[Crawled caption data]
/---

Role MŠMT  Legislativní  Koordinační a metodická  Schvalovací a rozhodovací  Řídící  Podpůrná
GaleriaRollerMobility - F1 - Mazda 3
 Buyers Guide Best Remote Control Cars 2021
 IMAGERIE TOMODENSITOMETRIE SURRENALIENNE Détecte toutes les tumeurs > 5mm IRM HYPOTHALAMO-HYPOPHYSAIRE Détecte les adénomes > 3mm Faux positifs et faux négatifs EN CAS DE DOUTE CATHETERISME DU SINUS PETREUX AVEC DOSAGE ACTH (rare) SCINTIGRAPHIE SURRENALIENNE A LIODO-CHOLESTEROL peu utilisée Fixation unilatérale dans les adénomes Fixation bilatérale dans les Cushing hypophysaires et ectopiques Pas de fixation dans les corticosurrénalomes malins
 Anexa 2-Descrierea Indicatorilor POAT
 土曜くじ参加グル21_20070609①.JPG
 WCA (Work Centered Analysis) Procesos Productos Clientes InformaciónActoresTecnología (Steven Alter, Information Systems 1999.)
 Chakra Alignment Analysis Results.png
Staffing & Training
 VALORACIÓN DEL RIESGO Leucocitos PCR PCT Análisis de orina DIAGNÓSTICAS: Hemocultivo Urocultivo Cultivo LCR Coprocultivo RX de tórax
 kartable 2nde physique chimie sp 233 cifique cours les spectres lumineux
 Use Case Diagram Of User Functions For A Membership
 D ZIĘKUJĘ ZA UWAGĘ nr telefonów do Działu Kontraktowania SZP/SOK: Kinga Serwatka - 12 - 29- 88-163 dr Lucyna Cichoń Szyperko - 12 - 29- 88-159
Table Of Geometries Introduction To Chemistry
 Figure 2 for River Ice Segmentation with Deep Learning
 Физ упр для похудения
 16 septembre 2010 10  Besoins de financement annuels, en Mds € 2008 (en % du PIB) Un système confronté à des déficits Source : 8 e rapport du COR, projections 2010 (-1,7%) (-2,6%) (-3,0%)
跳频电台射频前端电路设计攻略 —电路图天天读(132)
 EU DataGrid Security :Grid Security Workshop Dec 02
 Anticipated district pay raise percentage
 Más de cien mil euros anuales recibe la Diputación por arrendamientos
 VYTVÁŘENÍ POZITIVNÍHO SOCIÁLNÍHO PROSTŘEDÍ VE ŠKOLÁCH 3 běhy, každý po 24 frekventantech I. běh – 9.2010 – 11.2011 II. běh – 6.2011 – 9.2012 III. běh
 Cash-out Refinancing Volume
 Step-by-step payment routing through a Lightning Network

\---

WORK ORDER: Write out exactly the lines above from the line with "土曜くじ参加グル21_20070609①.JPG" through the line with "Staffing & Training", both of them included, and leave out all other lines.

RESPONSE AREA:
 土曜くじ参加グル21_20070609①.JPG
 WCA (Work Centered Analysis) Procesos Productos Clientes InformaciónActoresTecnología (Steven Alter, Information Systems 1999.)
 Chakra Alignment Analysis Results.png
Staffing & Training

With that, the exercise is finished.